Rephotography and the Ruin of the Event
Abstract
Rephotography is the practice of retracing the location depicted in an old photograph and taking a new image from the exact same perspective. The two photographs are then combined within the same photographic frame. Originally used in scientific surveys, rephotography is now a widely popular trend, featuring a variety of technologies. In this article I employ the idea of the ruin to conceptualise rephotography’s potential to expose the temporality of space and the spatiality of time. First, I relate Walter Benjamin’s theory of the ruin to his notion of photography and introduce the notion of the photograph as a ruin of the event that it captures. Subsequently, with reference to Mark Klett’s pioneering work I explore how rephotography spatialises this past event and transforms corresponding details of the physical environment into ruins. Finally, I examine rephotography’s performative and affective dimensions through two popular blogs, Dear Photograph and Link to the Past, that feature different techniques of layering images.
Keywords
allegory, nostalgia, photography, rephotography, ruin
Author Biography
László Munteán
László Munteán is an Assistant Professor of Cultural Studies and American Studies at Radboud University Nijmegen, the Netherlands.
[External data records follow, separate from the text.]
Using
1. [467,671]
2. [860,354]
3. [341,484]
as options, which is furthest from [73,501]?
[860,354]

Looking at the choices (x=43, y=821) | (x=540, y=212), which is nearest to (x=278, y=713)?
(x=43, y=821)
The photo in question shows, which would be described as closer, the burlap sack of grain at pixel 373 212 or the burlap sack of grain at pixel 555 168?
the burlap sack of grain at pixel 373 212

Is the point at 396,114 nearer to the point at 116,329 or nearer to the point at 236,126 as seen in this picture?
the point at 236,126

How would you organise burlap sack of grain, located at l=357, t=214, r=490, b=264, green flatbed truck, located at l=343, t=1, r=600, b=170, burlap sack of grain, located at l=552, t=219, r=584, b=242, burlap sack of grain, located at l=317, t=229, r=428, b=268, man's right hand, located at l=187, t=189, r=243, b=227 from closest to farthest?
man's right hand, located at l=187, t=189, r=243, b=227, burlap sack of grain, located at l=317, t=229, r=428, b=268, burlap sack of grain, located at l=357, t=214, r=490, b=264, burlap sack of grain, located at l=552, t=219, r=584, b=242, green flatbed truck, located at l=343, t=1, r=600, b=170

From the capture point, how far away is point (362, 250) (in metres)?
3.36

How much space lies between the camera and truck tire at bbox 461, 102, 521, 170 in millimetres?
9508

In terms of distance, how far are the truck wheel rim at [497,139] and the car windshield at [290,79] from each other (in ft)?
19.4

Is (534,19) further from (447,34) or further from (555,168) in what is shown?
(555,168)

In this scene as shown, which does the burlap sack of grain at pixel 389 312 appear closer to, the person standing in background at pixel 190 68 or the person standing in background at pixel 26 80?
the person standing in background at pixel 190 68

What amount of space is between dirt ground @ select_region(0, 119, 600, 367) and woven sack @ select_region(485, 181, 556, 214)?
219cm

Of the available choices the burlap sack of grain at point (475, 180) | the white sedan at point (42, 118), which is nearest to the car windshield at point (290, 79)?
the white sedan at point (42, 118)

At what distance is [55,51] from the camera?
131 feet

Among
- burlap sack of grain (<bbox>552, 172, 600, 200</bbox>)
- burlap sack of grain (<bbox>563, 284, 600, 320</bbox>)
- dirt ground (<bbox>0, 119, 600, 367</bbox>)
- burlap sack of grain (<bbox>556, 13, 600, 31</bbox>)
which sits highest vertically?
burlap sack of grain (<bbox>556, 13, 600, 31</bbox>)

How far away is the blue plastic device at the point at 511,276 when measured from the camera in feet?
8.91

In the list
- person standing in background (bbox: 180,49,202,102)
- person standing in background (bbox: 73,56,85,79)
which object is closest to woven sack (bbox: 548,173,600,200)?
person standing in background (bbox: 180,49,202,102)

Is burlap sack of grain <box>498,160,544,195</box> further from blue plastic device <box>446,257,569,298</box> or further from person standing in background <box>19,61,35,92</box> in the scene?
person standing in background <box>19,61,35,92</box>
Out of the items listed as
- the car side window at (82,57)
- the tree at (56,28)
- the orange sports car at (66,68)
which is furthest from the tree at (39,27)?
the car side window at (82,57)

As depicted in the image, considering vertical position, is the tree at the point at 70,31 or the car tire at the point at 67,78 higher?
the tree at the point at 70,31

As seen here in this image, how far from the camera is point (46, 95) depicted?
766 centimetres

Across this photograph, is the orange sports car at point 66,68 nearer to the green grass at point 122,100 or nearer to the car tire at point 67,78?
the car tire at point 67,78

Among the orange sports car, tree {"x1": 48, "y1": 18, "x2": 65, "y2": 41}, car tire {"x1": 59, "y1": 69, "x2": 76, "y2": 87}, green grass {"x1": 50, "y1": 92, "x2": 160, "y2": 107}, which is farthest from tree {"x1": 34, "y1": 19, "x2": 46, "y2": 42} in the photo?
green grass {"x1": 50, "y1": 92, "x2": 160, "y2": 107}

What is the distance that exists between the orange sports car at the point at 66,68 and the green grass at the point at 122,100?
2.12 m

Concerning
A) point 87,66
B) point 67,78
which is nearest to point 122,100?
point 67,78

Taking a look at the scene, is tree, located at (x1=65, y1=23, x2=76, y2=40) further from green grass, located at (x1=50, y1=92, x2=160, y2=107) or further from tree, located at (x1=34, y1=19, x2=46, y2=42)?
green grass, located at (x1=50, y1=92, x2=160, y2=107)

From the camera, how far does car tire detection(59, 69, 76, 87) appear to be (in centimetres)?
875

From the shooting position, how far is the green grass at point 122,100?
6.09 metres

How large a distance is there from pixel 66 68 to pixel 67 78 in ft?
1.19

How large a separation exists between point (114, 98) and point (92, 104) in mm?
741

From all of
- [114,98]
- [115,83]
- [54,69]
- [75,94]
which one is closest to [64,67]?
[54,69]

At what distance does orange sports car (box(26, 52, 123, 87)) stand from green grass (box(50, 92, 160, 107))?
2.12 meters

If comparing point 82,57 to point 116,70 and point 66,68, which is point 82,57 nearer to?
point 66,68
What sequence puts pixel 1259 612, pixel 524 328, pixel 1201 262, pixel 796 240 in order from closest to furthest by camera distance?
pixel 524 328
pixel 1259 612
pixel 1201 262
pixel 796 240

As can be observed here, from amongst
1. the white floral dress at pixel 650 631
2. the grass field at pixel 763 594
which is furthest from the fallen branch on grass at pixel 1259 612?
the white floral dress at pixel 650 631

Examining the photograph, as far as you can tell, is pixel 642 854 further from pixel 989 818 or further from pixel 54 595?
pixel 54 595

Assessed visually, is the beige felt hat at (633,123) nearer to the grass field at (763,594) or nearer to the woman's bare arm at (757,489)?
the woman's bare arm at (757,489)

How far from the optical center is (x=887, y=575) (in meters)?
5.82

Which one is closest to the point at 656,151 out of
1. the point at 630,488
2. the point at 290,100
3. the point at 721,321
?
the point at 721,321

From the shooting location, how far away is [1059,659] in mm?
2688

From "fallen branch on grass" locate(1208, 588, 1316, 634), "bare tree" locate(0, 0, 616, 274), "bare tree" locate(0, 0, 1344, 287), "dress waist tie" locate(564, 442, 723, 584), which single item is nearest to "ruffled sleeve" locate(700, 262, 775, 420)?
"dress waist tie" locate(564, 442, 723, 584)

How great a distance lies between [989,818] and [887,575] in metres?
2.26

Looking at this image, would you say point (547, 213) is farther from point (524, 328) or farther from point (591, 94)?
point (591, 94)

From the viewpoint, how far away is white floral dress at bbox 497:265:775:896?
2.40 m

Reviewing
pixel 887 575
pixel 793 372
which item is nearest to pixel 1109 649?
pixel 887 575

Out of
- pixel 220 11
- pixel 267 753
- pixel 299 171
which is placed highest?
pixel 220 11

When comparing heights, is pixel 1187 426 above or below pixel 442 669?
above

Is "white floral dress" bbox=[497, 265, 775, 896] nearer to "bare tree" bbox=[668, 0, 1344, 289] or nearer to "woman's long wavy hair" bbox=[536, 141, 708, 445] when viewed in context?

His research focuses on intersections of cultural memory, visual culture, and the built environment. Drawing on diverse theoretical apparatuses, his publications have focused on the memorialization of 9/11 in literature and the visual arts, American cities and architecture, as well as the memory of the Allied bombing of Budapest during the Second World War. In a broader sense, his scholarly work revolves around the juncture of literature, visual culture, and cultural memory in American and Eastern European contexts.